Work required =
Copy the material below word for word, from the line containing "As pictured, which of" through the end of the material, including both of those lines.

********

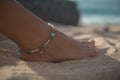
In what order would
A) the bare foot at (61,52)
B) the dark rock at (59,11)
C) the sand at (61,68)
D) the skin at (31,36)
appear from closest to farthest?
1. the sand at (61,68)
2. the skin at (31,36)
3. the bare foot at (61,52)
4. the dark rock at (59,11)

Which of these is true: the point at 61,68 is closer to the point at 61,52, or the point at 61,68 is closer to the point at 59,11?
the point at 61,52

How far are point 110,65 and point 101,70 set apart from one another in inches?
4.6

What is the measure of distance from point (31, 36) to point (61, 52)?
27 centimetres

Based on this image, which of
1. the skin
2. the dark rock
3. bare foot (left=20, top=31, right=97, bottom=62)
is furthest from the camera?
the dark rock

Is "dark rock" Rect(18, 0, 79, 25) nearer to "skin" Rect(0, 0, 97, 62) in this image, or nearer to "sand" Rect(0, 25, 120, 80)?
"skin" Rect(0, 0, 97, 62)

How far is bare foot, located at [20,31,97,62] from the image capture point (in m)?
2.11

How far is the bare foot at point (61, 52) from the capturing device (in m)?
2.11

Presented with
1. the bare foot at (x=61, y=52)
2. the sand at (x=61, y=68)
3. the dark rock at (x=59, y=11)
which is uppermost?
the dark rock at (x=59, y=11)

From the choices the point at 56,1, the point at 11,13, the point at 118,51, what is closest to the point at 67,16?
the point at 56,1

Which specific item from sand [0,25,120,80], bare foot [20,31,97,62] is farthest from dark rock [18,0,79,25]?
sand [0,25,120,80]

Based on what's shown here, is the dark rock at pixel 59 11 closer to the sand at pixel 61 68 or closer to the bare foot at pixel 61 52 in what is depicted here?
the bare foot at pixel 61 52

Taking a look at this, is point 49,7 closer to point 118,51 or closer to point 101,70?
point 118,51

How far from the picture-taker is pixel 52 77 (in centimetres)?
176

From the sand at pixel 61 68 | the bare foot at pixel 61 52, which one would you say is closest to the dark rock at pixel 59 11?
the bare foot at pixel 61 52
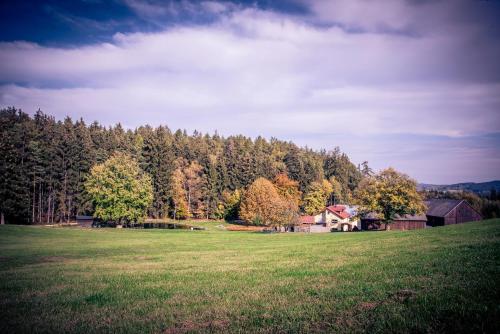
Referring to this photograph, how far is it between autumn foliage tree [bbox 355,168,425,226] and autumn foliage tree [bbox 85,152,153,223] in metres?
56.5

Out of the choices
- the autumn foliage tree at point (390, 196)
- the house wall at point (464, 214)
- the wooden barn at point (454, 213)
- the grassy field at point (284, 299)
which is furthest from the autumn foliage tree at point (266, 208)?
the grassy field at point (284, 299)

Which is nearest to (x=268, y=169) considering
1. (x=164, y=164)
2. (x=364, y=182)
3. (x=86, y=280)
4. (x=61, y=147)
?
(x=164, y=164)

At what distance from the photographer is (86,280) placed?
632 inches

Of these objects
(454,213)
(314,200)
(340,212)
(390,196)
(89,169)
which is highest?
(89,169)

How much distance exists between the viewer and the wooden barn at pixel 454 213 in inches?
3113

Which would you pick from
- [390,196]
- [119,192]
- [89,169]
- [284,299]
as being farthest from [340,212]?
[284,299]

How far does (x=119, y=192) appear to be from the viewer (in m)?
78.3

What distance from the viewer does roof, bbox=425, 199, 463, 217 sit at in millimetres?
80294

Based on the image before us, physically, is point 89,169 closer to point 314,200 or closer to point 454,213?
point 314,200

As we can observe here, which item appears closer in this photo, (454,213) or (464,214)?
(454,213)

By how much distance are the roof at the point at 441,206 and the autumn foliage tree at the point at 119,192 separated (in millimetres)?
76344

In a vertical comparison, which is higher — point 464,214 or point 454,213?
point 454,213

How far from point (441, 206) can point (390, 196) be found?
31996 millimetres

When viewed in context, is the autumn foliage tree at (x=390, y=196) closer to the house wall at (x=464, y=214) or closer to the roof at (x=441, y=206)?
the roof at (x=441, y=206)
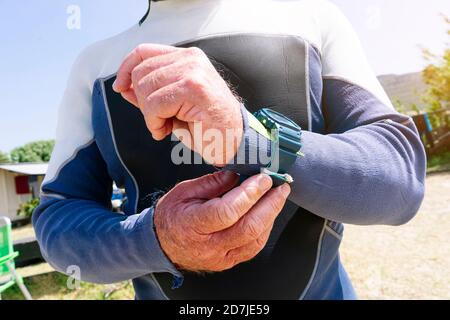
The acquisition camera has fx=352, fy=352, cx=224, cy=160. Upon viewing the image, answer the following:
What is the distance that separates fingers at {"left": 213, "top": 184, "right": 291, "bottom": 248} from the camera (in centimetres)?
25

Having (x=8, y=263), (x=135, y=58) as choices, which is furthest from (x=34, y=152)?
(x=135, y=58)

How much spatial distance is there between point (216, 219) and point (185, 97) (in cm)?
8

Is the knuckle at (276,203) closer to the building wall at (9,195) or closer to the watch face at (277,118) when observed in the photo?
the watch face at (277,118)

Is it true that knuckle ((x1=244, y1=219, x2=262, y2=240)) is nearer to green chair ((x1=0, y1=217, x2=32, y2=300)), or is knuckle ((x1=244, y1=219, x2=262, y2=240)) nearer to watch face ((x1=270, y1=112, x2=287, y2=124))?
watch face ((x1=270, y1=112, x2=287, y2=124))

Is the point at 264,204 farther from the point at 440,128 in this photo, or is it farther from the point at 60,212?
the point at 440,128

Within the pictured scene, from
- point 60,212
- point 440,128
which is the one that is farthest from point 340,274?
point 440,128

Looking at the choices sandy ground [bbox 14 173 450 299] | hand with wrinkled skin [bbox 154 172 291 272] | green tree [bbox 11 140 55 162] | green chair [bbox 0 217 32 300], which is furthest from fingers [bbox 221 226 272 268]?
green tree [bbox 11 140 55 162]

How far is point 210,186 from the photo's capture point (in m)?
0.28

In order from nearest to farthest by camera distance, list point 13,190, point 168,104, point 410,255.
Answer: point 168,104
point 410,255
point 13,190

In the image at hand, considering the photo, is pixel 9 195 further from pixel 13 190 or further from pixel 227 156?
pixel 227 156

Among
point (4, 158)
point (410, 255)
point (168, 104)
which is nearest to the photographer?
point (168, 104)

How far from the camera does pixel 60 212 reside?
0.36m

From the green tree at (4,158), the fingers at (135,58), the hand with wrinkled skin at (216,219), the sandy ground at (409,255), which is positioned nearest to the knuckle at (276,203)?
the hand with wrinkled skin at (216,219)

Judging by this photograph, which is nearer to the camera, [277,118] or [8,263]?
[277,118]
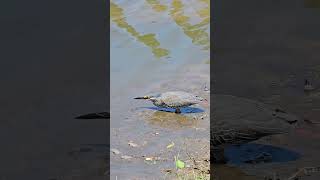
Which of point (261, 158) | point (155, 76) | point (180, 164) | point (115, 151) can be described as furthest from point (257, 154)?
point (155, 76)

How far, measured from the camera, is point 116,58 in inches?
365

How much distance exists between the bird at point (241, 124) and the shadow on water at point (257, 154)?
0.07 m

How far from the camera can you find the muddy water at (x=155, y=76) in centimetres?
559

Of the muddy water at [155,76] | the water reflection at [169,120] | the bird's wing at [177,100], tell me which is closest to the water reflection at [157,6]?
the muddy water at [155,76]

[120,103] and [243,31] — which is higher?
[243,31]

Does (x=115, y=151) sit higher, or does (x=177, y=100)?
(x=177, y=100)

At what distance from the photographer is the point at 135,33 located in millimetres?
10453

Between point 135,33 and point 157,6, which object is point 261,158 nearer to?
point 135,33

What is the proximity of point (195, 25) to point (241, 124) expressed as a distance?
5.71m

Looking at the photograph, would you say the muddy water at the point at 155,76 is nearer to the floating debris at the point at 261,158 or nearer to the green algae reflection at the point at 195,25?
the green algae reflection at the point at 195,25
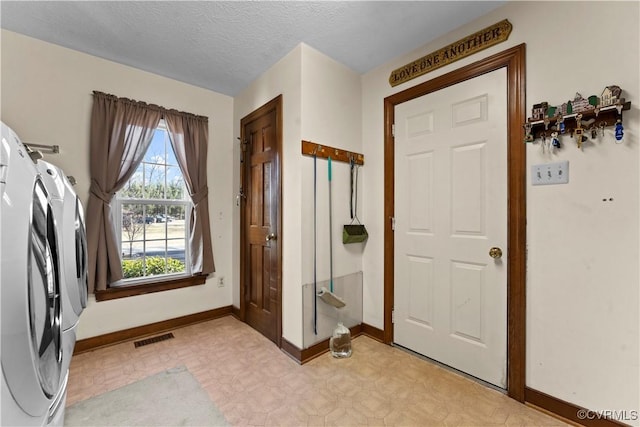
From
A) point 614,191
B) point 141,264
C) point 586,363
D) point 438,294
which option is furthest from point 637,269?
point 141,264

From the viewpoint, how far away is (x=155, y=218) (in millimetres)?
2795

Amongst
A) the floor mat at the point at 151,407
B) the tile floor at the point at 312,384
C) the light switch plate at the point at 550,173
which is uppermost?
the light switch plate at the point at 550,173

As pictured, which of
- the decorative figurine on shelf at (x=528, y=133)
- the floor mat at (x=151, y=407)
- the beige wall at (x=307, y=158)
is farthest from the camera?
the beige wall at (x=307, y=158)

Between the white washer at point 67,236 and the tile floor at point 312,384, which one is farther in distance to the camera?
the tile floor at point 312,384

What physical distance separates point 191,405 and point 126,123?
7.59 feet

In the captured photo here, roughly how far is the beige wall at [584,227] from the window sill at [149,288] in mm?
2863

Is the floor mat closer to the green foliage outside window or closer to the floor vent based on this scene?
the floor vent

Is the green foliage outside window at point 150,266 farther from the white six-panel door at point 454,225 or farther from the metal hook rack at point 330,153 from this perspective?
the white six-panel door at point 454,225

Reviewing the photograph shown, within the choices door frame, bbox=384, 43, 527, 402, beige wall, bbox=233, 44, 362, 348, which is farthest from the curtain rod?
door frame, bbox=384, 43, 527, 402

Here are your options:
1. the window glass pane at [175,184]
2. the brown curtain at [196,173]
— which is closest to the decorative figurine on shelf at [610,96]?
the brown curtain at [196,173]

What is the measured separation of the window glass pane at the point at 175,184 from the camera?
288 cm

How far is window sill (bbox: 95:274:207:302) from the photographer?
245 centimetres

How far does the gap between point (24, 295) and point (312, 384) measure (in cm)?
167

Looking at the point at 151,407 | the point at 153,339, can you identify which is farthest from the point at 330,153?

********

Result of the task =
As pictured, which of
- the decorative figurine on shelf at (x=528, y=133)
- the floor mat at (x=151, y=407)
- the beige wall at (x=307, y=158)
is farthest from the camera?
the beige wall at (x=307, y=158)

Between the white washer at point 67,236 and the tile floor at point 312,384, which one is farther in distance to the camera?
the tile floor at point 312,384

What physical distance separates point 191,405 and point 126,123?
7.59 feet

In the captured photo here, roughly how far is the beige wall at [584,227] from the window sill at [149,288] in mm?
2863

Is the floor mat closer to the green foliage outside window or closer to the floor vent based on this scene?
the floor vent

Is the green foliage outside window at point 150,266 farther from the white six-panel door at point 454,225 or farther from the metal hook rack at point 330,153 from this perspective?
the white six-panel door at point 454,225

Reviewing the photograph shown, within the choices door frame, bbox=384, 43, 527, 402, beige wall, bbox=233, 44, 362, 348, which is farthest from the curtain rod?
door frame, bbox=384, 43, 527, 402

Here are your options:
1. the window glass pane at [175,184]
2. the brown curtain at [196,173]
— which is closest to the decorative figurine on shelf at [610,96]?
the brown curtain at [196,173]

What is the measured separation of the window glass pane at the point at 175,184 from the camera?
288 cm

How far is window sill (bbox: 95:274:207:302) from the photographer?
245 centimetres

How far does the gap between point (24, 295) and point (312, 384) measure (in cm)?
167

Looking at the point at 151,407 | the point at 153,339, can you identify which is farthest from the point at 330,153?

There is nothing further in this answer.